━━ Texto apresentado

A saúde mental das crianças e dos jovens

no Público

10/11/2021

por Santana Castilho

 

Boa parte da sociedade parece ter hoje dificuldade em manter contacto com a realidade. O medo, quanta vezes irracional, foi transformado em virtude e a obediência a regras tornou-se, socialmente, mais importante que o questionamento racional sobre a legitimidade e a validade científica dessas regras. Poderemos falar de uma certa psicose de massas, provocada pelo fomento do medo que a pandemia da covid-19 originou? Pelo menos, muitos especialistas em saúde mental assim o sugerem. 

Um relatório da Unicef sobre impacto da covid-19 na saúde mental de crianças e jovens, citado por Sara Johnson (The Guardian, 5.10.21) revela que um em cada cinco jovens de 15 a 24 anos, em todo o mundo, sofre de depressão, com receios extremos sobre o futuro e a família. 

Segundo o Royal College of Psychiatrists (https://www.rcpsych.ac.uk/), no Reino Unido, 16% das crianças com idades entre 5 e 16 anos foram diagnosticadas com transtorno mental em 2020. Por outro lado, aumentaram 29%, entre Abril de 2019 e Abril de 2021, os primeiros diagnósticos de psicose, assumindo-se que a pandemia tem graves reflexos na saúde mental da população (Helen Pidd,The Guardian, 20.10.21). 

Mark McDonald, psiquiatra especialista em crianças e adolescentes, afirmou que os americanos estão afectados por “uma psicose delirante”, provocada pelo medo induzido pela pandemia da covid-19. Isto apesar de as mortes verificadas representarem 0,002% na faixa etária dos 10 anos e 0,01% na de 25 anos (S.G. Cheah, Evie Magazine, 22.12.20). 

Nicola Davis (The Guardian, 8.10.21), citando estudos de vários cientistas, escreve que os episódios de ansiedade e depressão em todo o mundo aumentaram dramaticamente em 2020, com uma estimativa de acréscimo de 76 milhões de casos de ansiedade e 53 milhões de casos de transtorno depressivo, sendo que as mulheres e os jovens têm maior probabilidade de ser afetados do que os homens e os idosos.

━━━━

▶ Instruções da tarefa
Edite o texto sobre a saúde mental das crianças e dos jovens e reproduza tudo o que vai de "Nicola Davis (The" até "e os idosos.", trocando "dramaticamente" por "significativamente". As linhas são material independente do texto.

━━ Os dados

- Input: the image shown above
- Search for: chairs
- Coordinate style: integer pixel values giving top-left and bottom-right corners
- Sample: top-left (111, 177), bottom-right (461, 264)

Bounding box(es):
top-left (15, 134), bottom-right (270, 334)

━━━━

▶ Resultado do exercício
Nicola Davis (The Guardian, 8.10.21), citando estudos de vários cientistas, escreve que os episódios de ansiedade e depressão em todo o mundo aumentaram significativamente em 2020, com uma estimativa de acréscimo de 76 milhões de casos de ansiedade e 53 milhões de casos de transtorno depressivo, sendo que as mulheres e os jovens têm maior probabilidade de ser afetados do que os homens e os idosos.